The development of XML query languages such as XQuery and its derivative XPath further advances the opportunity to extract and manipulate data from XML documents.  Indeed, XML query languages can find use with data source whose content can be stored in an XML format, including relational databases [5] and office documents.  In this way, XML promises to bridge the long-standing disconnect between the Web and the colossal quantity of data locked inside databases.

XML in Systems Integration

XML's potential to integrate systems - including integration between enterprise applications and between applications and consumers - may be more important still.  Of course, systems integration already exists to some extent, mostly through hard coding of interfaces that convert the flat file format of one system into the flat file format of the other.  As more systems interconnect, the maintenance costs and complexity of hard-coded interfaces increase accordingly.  Hard coding is also inflexible, often requiring extensive revision following a change in the logic of any one system.

○ ○ ○

EXERCISE TASK
Please reproduce the part of the XML passage that opens with the words containing "The development of" and closes with "locked inside databases.". The entries after this point are separate material, unrelated to the XML passage.

LISTED RECORDS

○ ○ ○

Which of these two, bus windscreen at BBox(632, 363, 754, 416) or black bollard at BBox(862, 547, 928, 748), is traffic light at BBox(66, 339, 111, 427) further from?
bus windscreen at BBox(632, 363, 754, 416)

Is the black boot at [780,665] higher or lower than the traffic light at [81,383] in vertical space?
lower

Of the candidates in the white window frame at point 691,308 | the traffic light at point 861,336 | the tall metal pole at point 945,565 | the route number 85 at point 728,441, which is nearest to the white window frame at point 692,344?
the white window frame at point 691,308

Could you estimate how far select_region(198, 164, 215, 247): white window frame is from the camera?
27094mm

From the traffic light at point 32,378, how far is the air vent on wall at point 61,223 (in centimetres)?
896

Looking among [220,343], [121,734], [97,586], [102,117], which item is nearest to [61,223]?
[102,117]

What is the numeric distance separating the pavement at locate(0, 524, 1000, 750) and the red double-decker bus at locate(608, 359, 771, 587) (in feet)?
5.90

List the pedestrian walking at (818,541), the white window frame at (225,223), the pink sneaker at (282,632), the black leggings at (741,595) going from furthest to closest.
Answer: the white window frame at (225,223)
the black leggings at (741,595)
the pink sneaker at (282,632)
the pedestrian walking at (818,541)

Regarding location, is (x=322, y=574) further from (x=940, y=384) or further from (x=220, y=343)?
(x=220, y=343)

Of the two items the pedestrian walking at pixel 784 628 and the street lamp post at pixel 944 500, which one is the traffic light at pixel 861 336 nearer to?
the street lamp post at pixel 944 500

○ ○ ○

OUTPUT OF THE TASK
The development of XML query languages such as XQuery and its derivative XPath further advances the opportunity to extract and manipulate data from XML documents.  Indeed, XML query languages can find use with data source whose content can be stored in an XML format, including relational databases [5] and office documents.  In this way, XML promises to bridge the long-standing disconnect between the Web and the colossal quantity of data locked inside databases.